» **What you should do**
From the first line of the records below, transcribe each line exactly up to and including the one with "Q: What species is this?"; pictures stay out.

Given data below:

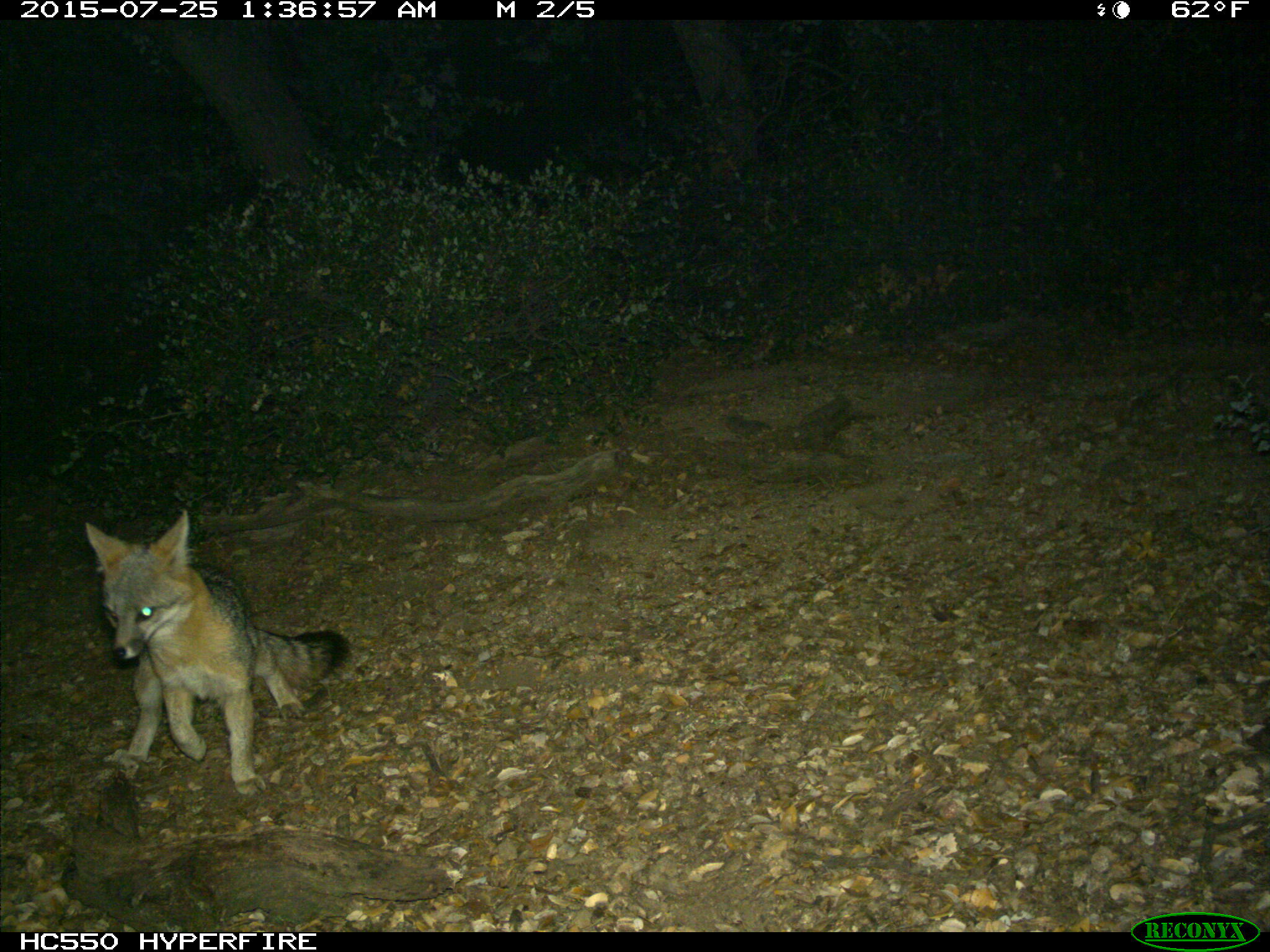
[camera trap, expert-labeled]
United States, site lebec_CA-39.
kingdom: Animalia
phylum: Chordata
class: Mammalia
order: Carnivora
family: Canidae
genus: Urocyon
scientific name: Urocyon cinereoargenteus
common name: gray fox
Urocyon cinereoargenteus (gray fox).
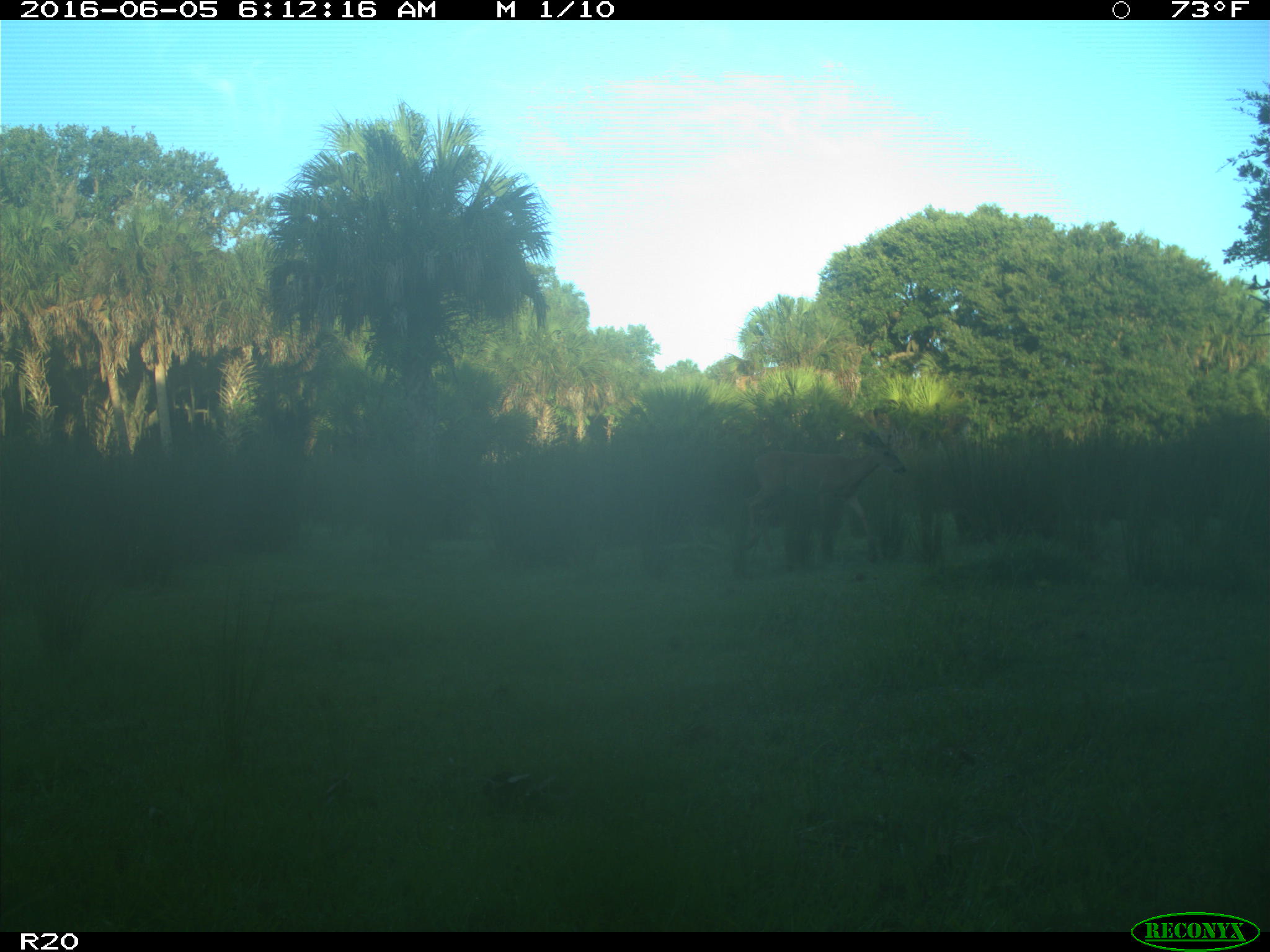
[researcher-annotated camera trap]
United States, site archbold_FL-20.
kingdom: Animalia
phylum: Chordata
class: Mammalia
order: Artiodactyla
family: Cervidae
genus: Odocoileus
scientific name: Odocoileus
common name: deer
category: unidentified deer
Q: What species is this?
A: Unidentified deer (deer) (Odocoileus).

End of Given data.

» **Task output**
[camera trap, expert-labeled]
United States, site lebec_CA-39.
kingdom: Animalia
phylum: Chordata
class: Mammalia
order: Carnivora
family: Canidae
genus: Urocyon
scientific name: Urocyon cinereoargenteus
common name: gray fox
Urocyon cinereoargenteus (gray fox).
[researcher-annotated camera trap]
United States, site archbold_FL-20.
kingdom: Animalia
phylum: Chordata
class: Mammalia
order: Artiodactyla
family: Cervidae
genus: Odocoileus
scientific name: Odocoileus
common name: deer
category: unidentified deer
Q: What species is this?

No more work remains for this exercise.